- _JOB_: In the excerpt on theorem provers in certification work, how many lines of bespoke ML were used in the large safety-critical projects mentioned?

- _SOURCE EXCERPT_:

┄┄┄┄┄┄

In the large, safety-critical certification projects I have been involved
with,
the evaluators do the best
they can with the tools they have available. Proof checkers with
readable
and highly trustworthy output is a luxury not available to them.

Depends on the project, of course, and what level of certification.
Currently not that many certifications with interactive formal proof
exist,
but some do (ACL2 has been used quite a bit). As you say, evaluators need
to
take the best that is available. LCF provers are a long way ahead of what
they usually have to deal with. That's why I don't think it's a problem in
practice.

So it's ok because LCF systems don't tend to get used! I'm trying to enable
LCF system to get used in practice. This can potentially greatly increase
the assurance in the project.

Are we to ban non-trivial ML in the process of producing a proof?

This reduces what can be done in the project.

If you're really concerned about malicious users, why not? Usual Isabelle
interaction makes no use of ML. Very few of the AFP entries, many of them
substantial, do anything remotely like that.

Yes, but I've been involved in large safety-critical projects where use of
ML has been a practical necessity. Formal methods is generally currently
extremely expensive if it involves formal proof (but not in the projects
where I have been involved with).

The contracted, safety-critical proof work I have been involved with
would
certainly have been completely infeasible without writing large amounts
of
ML program to support my proof work.

In Isabelle? HOL4 or HOL-light, sure, that's their main interaction mode,
but Isabelle hasn't had the ML-as-user-interface paradigm for quite a few
years.

Yes, so Isabelle would be safer in this respect because the proof scripts
aren't even in ML. But to enable cost-effective large formal verification
projects involving formal proof, I think allowing the contractor to use the
power of ML to overcome practical problems, specific to the particular
project, would be an extremely useful thing. I'm talking about bespoke
automation and bespoke semi-automation. Now it's always possible to do a
bit of bespoke pre-processing and still use a restricted, non-ML paradigm,
but this will often have its own integrity risks and is in any case is
fundamentally limited. We need to give contractors the full power of ML to
get the costs of full formal verification down. But we shouldn't trust them
not to be malicious!

I'm not saying that you'll never want to use any ML for bigger advanced
projects, but these ML bits are a far way off from complex ML programs.
Compared to the effort that should go into validating models and
statements,
checking small amounts of proof method ML code for pretty printing cheat
attempts would be trivial (there's no reason to have any pretty printing
code there at all). There's no reason evaluators should have to accept
huge
amounts of complex ML code.

I've been involved with large safety-critical projects that use 20,000 lines
of bespoke ML.

It is far better for the auditor if they can treat the ML code that
establishes the final theorem as some sort of black box. To do this the
theorem prover needs certain basic properties, including a trustworthy
printer.

┄┄┄┄┄┄

Saved entries:
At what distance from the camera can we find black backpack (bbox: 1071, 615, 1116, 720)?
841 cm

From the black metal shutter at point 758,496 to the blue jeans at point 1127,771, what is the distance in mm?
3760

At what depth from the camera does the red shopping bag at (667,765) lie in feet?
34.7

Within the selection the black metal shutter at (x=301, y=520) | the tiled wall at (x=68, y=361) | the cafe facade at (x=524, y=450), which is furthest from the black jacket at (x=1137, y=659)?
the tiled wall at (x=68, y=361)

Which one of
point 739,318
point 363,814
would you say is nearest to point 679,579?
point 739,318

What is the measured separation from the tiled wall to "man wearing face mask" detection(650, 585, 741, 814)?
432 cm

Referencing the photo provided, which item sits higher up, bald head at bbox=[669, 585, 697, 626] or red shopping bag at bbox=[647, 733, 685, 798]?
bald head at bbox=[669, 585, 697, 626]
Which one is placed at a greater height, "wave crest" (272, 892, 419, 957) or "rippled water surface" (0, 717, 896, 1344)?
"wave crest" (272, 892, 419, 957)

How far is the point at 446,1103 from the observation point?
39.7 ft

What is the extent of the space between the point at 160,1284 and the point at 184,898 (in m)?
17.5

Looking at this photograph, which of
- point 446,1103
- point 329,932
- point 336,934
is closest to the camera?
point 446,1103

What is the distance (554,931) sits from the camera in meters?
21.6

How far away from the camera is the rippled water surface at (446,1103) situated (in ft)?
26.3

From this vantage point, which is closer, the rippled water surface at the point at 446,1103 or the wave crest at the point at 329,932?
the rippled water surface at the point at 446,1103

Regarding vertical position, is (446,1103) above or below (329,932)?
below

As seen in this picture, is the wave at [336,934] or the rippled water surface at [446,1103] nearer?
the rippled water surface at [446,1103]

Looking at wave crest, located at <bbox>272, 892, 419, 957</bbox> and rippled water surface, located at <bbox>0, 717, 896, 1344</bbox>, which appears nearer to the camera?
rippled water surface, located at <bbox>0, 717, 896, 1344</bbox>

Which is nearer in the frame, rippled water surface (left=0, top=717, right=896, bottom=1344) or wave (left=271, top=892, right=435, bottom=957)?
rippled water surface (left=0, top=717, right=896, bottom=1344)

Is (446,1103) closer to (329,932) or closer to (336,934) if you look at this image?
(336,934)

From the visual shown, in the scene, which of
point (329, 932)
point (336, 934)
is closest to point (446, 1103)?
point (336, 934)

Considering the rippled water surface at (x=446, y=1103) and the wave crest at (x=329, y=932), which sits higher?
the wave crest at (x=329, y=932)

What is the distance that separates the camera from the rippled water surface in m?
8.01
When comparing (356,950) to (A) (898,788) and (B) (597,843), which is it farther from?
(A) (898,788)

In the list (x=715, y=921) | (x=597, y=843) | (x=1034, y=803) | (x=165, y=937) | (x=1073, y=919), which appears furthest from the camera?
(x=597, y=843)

┄┄┄┄┄┄

- _COMPLETE RESPONSE_: 20,000 lines.